Ganderkesee - Der amerikanische Terex-Konzern hat die Atlas-Werke in Ganderkesee, Delmenhorst und Vechta verkauft. Bestandteil der Transaktion sind außerdem die Vertriebsniederlassung im englischen Bradford und die Terex-Minderheitsbeteiligung am chinesischen Atlas Joint Venture.

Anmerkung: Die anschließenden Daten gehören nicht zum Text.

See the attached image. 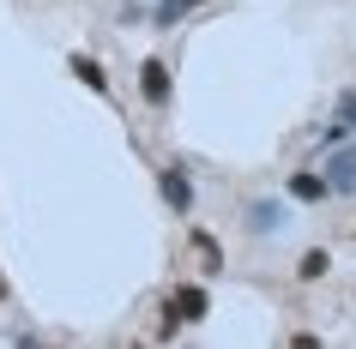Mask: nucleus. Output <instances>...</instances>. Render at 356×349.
<instances>
[{
    "label": "nucleus",
    "instance_id": "nucleus-1",
    "mask_svg": "<svg viewBox=\"0 0 356 349\" xmlns=\"http://www.w3.org/2000/svg\"><path fill=\"white\" fill-rule=\"evenodd\" d=\"M211 313V289L206 283H181V289H169V301H163V337H175L181 325H200Z\"/></svg>",
    "mask_w": 356,
    "mask_h": 349
},
{
    "label": "nucleus",
    "instance_id": "nucleus-2",
    "mask_svg": "<svg viewBox=\"0 0 356 349\" xmlns=\"http://www.w3.org/2000/svg\"><path fill=\"white\" fill-rule=\"evenodd\" d=\"M290 199H272V193H266V199H248V211H242V229L254 241H278V235H290Z\"/></svg>",
    "mask_w": 356,
    "mask_h": 349
},
{
    "label": "nucleus",
    "instance_id": "nucleus-3",
    "mask_svg": "<svg viewBox=\"0 0 356 349\" xmlns=\"http://www.w3.org/2000/svg\"><path fill=\"white\" fill-rule=\"evenodd\" d=\"M157 199L169 217H193V175L181 163H157Z\"/></svg>",
    "mask_w": 356,
    "mask_h": 349
},
{
    "label": "nucleus",
    "instance_id": "nucleus-4",
    "mask_svg": "<svg viewBox=\"0 0 356 349\" xmlns=\"http://www.w3.org/2000/svg\"><path fill=\"white\" fill-rule=\"evenodd\" d=\"M320 175H326V193H332V199H350L356 193V145L350 139H344V145H326Z\"/></svg>",
    "mask_w": 356,
    "mask_h": 349
},
{
    "label": "nucleus",
    "instance_id": "nucleus-5",
    "mask_svg": "<svg viewBox=\"0 0 356 349\" xmlns=\"http://www.w3.org/2000/svg\"><path fill=\"white\" fill-rule=\"evenodd\" d=\"M139 96H145V109H169V96H175V78H169V67L157 55L139 60Z\"/></svg>",
    "mask_w": 356,
    "mask_h": 349
},
{
    "label": "nucleus",
    "instance_id": "nucleus-6",
    "mask_svg": "<svg viewBox=\"0 0 356 349\" xmlns=\"http://www.w3.org/2000/svg\"><path fill=\"white\" fill-rule=\"evenodd\" d=\"M284 193H290V205H326V199H332V193H326V175H320V169H290Z\"/></svg>",
    "mask_w": 356,
    "mask_h": 349
},
{
    "label": "nucleus",
    "instance_id": "nucleus-7",
    "mask_svg": "<svg viewBox=\"0 0 356 349\" xmlns=\"http://www.w3.org/2000/svg\"><path fill=\"white\" fill-rule=\"evenodd\" d=\"M67 73H73L79 85H91L97 96H109V73H103V67H97L91 55H73V60H67Z\"/></svg>",
    "mask_w": 356,
    "mask_h": 349
},
{
    "label": "nucleus",
    "instance_id": "nucleus-8",
    "mask_svg": "<svg viewBox=\"0 0 356 349\" xmlns=\"http://www.w3.org/2000/svg\"><path fill=\"white\" fill-rule=\"evenodd\" d=\"M193 6H200V0H157V6H151V24H157V31H175Z\"/></svg>",
    "mask_w": 356,
    "mask_h": 349
},
{
    "label": "nucleus",
    "instance_id": "nucleus-9",
    "mask_svg": "<svg viewBox=\"0 0 356 349\" xmlns=\"http://www.w3.org/2000/svg\"><path fill=\"white\" fill-rule=\"evenodd\" d=\"M326 271H332V253H326V247H308V253L296 259V277H302V283H320Z\"/></svg>",
    "mask_w": 356,
    "mask_h": 349
},
{
    "label": "nucleus",
    "instance_id": "nucleus-10",
    "mask_svg": "<svg viewBox=\"0 0 356 349\" xmlns=\"http://www.w3.org/2000/svg\"><path fill=\"white\" fill-rule=\"evenodd\" d=\"M193 247H200V259H206V271H211V277L224 271V253H218V241H211L206 229H193Z\"/></svg>",
    "mask_w": 356,
    "mask_h": 349
},
{
    "label": "nucleus",
    "instance_id": "nucleus-11",
    "mask_svg": "<svg viewBox=\"0 0 356 349\" xmlns=\"http://www.w3.org/2000/svg\"><path fill=\"white\" fill-rule=\"evenodd\" d=\"M332 121H344V127L356 133V85H344V91H338V103H332Z\"/></svg>",
    "mask_w": 356,
    "mask_h": 349
},
{
    "label": "nucleus",
    "instance_id": "nucleus-12",
    "mask_svg": "<svg viewBox=\"0 0 356 349\" xmlns=\"http://www.w3.org/2000/svg\"><path fill=\"white\" fill-rule=\"evenodd\" d=\"M344 139H350L344 121H326V127H320V151H326V145H344Z\"/></svg>",
    "mask_w": 356,
    "mask_h": 349
},
{
    "label": "nucleus",
    "instance_id": "nucleus-13",
    "mask_svg": "<svg viewBox=\"0 0 356 349\" xmlns=\"http://www.w3.org/2000/svg\"><path fill=\"white\" fill-rule=\"evenodd\" d=\"M0 301H6V289H0Z\"/></svg>",
    "mask_w": 356,
    "mask_h": 349
}]
</instances>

Einzelheiten der Vereinbarung teilte das Unternehmen am Donnerstag nicht mit. Die Transaktion soll Ende Juni abgeschlossen sein. „Der Verkauf der Atlas-Unternehmen ist ein wichtiger Schritt im Sinne der strategischen Neuausrichtung von Terex,“ ließ der Terex-Vorstandschef Ron DeFeo verlauten. „Wir haben Atlas im Jahr 2001 mit der Absicht übernommen, einen qualitativ hochwertigen Standardbagger in einem global wettbewerbsfähigen Baumaschinenportfolio zu positionieren. Ziel unserer Strategie war die Weiterentwicklung des regional gut aufgestellten Atlasbaggers.“ Die Entwicklung war aber zu teuer – die Atlas-Werke haben laut DeFeo im vergangenen Jahr insgesamt rund 40 Millionen Dollar Verlust gemacht.

Die Arbeitnehmer sind am Donnerstagmittag in Betriebsversammlungen über die neue Lage informiert worden.